Source passage —
::::

When I had Ubuntu 18.04 I stated OpenWRT with the following command:

qemu-system-arm -machine virt -cpu cortex-a15 -nographic -netdev bridge,id=lan,br=br-lan,helper=/usr/lib/qemu/qemu-bridge-helper -device virtio-net-pci,id=devlan,netdev=lan,mac=52:54:00:32:52:3a -netdev bridge,id=wan,br=br-wan,helper=/usr/lib/qemu/qemu-bridge-helper -device virtio-net-pci,id=devwan,netdev=wan,mac=52:54:00:35:04:84 -kernel openwrt-armvirt-32-zImage -drive file=openwrt-armvirt-32-root.ext4,format=raw,if=virtio -append root=/dev/vda rootwait

Now, after upgrading to Ubuntu 19.10, I can't start OpenWRT with qemu. The boot process stops due to the inability to mount the /dev/vda device:

[    0.358902] Concatenating MTD devices:
[    0.359031] (0): "0.flash"
[    0.359113] (1): "0.flash"
[    0.359193] into device "0.flash"
[    0.378013] rtc-pl031 9010000.pl031: rtc core: registered pl031 as rtc0
[    0.382185] NET: Registered protocol family 10
[    0.392266] Segment Routing with IPv6
[    0.392847] NET: Registered protocol family 17
[    0.394003] 8021q: 802.1Q VLAN Support v1.8
[    0.395030] 9pnet: Installing 9P2000 support
[    0.395488] Registering SWP/SWPB emulation handler
[    0.403133] rtc-pl031 9010000.pl031: setting system clock to 2020-01-02 08:17:06 UTC (1577953026)

::::

Information supplied —

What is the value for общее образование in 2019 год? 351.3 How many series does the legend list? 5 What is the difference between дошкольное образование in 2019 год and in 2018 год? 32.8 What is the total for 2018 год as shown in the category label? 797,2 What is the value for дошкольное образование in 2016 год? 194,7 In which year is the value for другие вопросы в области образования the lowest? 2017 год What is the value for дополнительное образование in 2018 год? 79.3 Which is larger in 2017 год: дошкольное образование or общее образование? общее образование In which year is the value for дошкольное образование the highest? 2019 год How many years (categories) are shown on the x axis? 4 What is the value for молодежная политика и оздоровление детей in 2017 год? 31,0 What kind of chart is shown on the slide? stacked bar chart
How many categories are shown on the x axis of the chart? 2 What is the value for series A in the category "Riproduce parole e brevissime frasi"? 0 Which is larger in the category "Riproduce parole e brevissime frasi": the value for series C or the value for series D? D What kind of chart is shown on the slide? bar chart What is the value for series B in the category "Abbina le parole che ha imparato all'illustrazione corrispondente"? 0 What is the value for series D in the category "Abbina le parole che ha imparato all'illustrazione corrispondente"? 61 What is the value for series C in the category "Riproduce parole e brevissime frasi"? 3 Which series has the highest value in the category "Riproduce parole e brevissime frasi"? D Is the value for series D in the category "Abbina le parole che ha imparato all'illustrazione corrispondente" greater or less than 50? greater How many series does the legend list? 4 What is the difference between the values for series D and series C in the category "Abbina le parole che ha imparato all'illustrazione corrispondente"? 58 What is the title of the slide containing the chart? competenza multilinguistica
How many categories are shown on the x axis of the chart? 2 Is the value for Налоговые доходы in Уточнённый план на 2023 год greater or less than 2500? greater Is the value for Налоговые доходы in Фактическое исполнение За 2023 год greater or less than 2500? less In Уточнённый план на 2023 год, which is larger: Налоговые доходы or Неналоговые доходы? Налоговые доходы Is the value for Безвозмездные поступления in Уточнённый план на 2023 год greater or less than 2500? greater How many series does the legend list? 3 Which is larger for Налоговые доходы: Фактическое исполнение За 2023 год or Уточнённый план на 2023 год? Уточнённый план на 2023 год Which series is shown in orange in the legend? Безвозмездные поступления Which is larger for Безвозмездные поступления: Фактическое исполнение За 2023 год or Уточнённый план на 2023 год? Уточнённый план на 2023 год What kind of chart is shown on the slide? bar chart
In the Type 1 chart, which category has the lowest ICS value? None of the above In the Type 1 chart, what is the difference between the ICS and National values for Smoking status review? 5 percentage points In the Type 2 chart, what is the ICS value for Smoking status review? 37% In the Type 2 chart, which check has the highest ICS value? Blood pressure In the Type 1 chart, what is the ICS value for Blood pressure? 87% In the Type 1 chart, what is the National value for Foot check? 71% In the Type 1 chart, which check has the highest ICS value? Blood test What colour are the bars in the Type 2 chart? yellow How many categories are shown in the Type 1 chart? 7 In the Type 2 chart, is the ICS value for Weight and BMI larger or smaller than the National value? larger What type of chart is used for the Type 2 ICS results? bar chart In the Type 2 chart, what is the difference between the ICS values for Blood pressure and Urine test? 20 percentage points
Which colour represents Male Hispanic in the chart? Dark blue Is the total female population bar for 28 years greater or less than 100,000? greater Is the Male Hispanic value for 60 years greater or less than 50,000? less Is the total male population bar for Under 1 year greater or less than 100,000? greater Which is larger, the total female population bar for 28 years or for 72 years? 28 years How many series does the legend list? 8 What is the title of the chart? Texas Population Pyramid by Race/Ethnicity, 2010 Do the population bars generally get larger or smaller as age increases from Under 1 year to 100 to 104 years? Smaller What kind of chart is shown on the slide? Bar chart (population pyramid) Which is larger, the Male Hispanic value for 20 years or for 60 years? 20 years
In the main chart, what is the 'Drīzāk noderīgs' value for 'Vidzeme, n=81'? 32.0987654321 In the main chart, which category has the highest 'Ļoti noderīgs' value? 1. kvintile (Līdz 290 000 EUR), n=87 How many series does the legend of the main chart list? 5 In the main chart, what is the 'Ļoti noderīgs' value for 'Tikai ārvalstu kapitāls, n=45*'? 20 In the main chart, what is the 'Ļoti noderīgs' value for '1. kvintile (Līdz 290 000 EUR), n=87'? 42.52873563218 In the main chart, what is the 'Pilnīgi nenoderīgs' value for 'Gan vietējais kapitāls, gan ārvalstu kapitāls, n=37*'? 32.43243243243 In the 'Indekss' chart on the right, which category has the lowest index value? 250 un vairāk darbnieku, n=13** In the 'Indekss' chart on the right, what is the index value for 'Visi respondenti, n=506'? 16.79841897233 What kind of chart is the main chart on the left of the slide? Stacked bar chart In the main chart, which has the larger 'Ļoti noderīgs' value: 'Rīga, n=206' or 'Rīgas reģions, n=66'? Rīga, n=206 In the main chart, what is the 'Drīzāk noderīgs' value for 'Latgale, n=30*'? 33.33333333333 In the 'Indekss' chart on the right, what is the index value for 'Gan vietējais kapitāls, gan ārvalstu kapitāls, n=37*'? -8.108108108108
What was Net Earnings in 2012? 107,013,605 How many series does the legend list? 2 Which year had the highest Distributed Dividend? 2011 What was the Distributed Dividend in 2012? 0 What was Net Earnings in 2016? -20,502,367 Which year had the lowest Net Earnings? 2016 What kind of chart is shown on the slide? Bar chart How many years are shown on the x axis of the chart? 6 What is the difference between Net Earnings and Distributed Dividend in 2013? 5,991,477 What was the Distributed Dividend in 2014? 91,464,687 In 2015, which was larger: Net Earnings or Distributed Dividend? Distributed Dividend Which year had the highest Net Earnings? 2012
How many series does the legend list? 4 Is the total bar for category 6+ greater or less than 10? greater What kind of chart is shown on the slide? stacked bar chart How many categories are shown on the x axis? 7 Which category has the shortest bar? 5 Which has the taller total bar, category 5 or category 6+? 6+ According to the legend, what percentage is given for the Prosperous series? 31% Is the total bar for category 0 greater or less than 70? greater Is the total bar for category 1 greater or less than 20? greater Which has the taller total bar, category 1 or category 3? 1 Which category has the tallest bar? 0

::::

Resume the post above about OpenWRT failing to boot under qemu after the Ubuntu upgrade, picking up right after its last line.

Your response —
[    0.415460] Waiting for root device /dev/vda...

What's wrong? Has something changed in the new version of qemu? Thank you.


Solution

  • My first guess is that you're running into a combination of a new enabled-by-default feature in the newer QEMU and a guest kernel bug where it gets confused by the device tree information advertising that new feature.

    Newer QEMU versions of the 'virt' board provide some devices, including an extension of the PCI window, at addresses above 4GB. This should be fine, because 32-bit non-LPAE kernels should ignore those addresses as unreachable, and continue to use the smaller PCI window that is below the 4GB mark. Unfortunately a bug in older versions of the Linux 32-bit Arm kernel meant they truncated the 64-bit address in the device tree and thought there was a clash with some other device, and refused to enable PCI at all. (There is probably a message about this further up in the part of the bootlog you don't quote in your question.)

    Possible fixes:

    • add -machine highmem=off to the QEMU command line, disabling the extra features
    • build the guest kernel with LPAE support
    • use a newer version of the guest kernel which has a fix for the address-truncation bug

    (Start with the first of those to check that my diagnosis is correct.)